Just think of the diversity of the health care workforce and the varying levels of educational backgrounds and skills held by individuals in countless job categories. Imagine the amount of training and retraining it will take to help them understand and make intelligent use of all of the new data being generated.

To succeed, we’ll need to be both high-tech and high-touch. The marvels of medical technology that promise to enrich the quality of our lives even further cannot take precedence over the human interactions between patients and caregivers. On the contrary, the days when physicians made nearly all treatment decisions based largely on their own clinical experience and data from various medical tests are drawing to a close.

In the new “patient-centered” model being embraced by health care providers, patients are becoming active participants in their own care. Rather than taking the same approach with all patients suffering from the same disease, health care providers will need to provide services that focus on individual needs and preferences.

So in addition to getting our arms around how we manage the mind-numbing volume of medical knowledge, communication and information, transforming our model of care also requires health care providers to make dramatic cultural and organizational changes.

Those are two enormous – yet exciting – challenges that will require health care industry leaders to forget how we’ve done things in the past. We’re creating a new future for health care consumers, not because we are mandated to, but because we know it’s the right thing to do. It’s our obligation and responsibility to identify and implement solutions, as difficult as they might.

As the great management consultant Peter Drucker wrote, “Everybody has accepted by now that change is unavoidable. But that still implies that change is like death and taxes — it should be postponed as long as possible and no change would be vastly preferable. But in a period of upheaval, such as the one we are living in, change is the norm.”

Information is not the key to success.  The knowledge of what to do with that information is.

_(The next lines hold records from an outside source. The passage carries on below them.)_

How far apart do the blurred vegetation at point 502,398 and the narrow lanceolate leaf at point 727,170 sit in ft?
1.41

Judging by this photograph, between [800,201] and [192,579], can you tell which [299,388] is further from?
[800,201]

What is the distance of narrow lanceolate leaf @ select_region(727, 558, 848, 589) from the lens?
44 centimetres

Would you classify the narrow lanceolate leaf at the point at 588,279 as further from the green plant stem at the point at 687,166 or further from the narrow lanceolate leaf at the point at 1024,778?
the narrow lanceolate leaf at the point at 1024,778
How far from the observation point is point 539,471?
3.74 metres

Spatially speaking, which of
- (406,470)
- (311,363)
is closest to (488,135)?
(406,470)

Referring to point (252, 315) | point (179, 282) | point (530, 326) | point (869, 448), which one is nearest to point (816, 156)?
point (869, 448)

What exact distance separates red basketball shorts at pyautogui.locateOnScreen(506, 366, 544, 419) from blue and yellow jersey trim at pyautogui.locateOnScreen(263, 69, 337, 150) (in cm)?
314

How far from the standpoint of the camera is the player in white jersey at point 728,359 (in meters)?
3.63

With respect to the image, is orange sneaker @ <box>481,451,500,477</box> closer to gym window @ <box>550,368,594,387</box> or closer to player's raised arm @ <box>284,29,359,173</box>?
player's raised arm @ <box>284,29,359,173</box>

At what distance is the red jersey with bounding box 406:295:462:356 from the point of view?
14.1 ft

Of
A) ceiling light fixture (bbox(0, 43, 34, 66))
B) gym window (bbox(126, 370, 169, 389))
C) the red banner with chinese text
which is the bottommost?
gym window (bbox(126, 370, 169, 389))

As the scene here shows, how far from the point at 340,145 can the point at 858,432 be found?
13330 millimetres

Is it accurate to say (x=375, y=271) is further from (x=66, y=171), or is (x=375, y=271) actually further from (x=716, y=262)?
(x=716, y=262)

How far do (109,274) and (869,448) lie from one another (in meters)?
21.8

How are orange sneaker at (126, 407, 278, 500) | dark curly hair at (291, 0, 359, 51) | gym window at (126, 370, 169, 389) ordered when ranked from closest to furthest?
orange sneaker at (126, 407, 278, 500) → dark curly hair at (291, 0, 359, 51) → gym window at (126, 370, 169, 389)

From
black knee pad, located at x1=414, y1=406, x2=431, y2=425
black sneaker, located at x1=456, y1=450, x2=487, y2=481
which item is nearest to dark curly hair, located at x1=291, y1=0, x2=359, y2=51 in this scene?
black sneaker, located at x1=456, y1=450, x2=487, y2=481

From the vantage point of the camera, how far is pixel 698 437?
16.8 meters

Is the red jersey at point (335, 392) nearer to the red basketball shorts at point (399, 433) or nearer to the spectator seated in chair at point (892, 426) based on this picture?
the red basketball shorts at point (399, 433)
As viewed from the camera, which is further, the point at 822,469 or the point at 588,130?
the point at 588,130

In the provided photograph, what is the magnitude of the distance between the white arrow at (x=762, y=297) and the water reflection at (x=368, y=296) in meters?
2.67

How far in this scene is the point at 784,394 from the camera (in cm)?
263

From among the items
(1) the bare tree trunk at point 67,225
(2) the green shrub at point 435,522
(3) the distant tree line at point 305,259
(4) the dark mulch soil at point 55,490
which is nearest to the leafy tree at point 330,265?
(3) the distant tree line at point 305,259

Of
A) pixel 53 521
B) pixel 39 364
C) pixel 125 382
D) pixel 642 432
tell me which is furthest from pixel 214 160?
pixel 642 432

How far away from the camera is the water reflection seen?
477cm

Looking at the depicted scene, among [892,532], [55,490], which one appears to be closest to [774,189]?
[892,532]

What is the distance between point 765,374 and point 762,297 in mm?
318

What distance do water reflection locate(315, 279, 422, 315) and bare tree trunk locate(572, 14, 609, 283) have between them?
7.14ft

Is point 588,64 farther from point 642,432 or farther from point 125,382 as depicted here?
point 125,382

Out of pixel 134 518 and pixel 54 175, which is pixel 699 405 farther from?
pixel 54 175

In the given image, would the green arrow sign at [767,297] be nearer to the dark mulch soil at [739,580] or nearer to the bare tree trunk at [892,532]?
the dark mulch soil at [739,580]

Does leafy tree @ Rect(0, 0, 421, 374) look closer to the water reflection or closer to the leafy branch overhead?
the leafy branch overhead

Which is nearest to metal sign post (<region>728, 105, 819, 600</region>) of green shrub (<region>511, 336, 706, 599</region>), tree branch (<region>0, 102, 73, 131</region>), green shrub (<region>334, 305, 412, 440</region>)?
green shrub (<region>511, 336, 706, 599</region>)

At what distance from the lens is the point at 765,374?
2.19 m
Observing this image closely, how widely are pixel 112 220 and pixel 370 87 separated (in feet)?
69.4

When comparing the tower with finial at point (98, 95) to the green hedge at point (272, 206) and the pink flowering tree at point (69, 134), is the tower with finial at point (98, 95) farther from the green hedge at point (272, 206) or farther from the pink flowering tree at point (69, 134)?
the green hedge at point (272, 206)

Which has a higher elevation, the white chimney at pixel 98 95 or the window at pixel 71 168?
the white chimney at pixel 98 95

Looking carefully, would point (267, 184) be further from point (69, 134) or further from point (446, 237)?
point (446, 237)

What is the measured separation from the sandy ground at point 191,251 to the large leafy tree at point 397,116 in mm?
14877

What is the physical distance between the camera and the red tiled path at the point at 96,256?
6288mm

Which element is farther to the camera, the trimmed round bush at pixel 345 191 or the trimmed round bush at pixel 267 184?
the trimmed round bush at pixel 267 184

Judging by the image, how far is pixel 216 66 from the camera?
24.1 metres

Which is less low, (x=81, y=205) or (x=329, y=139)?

Michael J. Dowling, who is President & CEO, North Shore-LIJ Health System, New York, USA, was recently awarded the CEO IT Achievement Award 2011 by the Health Information Management Systems Society (HIMSS).
The North Shore-LIJ Health System is the largest integrated healthcare system in New York State with total revenue of more than $5.5 billion. It consists of 15 hospitals, 17 long-term care facilities, three trauma centres, five home health agencies, and dozens of outpatient and ambulatory facilities throughout the New York metropolitan area. It is the nation’s second-largest, non-profit secular health system with more than 5,600 beds and a total workforce of more than 42,000 employees.
Mr. Dowling is also Chairman of the National Center for Healthcare Leadership (NCHL) and the Chairman of the North American Board of the Smurfit School of Business at University College, Dublin, Ireland. He is also Past Chairman of the Greater New York Hospital Association, the Healthcare Association of New York State and the League of Voluntary Hospitals of New York. He serves on numerous other boards, including the Institute for Healthcare Improvement and the Holocaust Center of Nassau County.
Michael Dowling grew up in Limerick. He earned his undergraduate degree from University College Cork (UCC) and his Master’s Degree from Fordham University. He also has honorary doctorates from Hofstra University and Dowling College.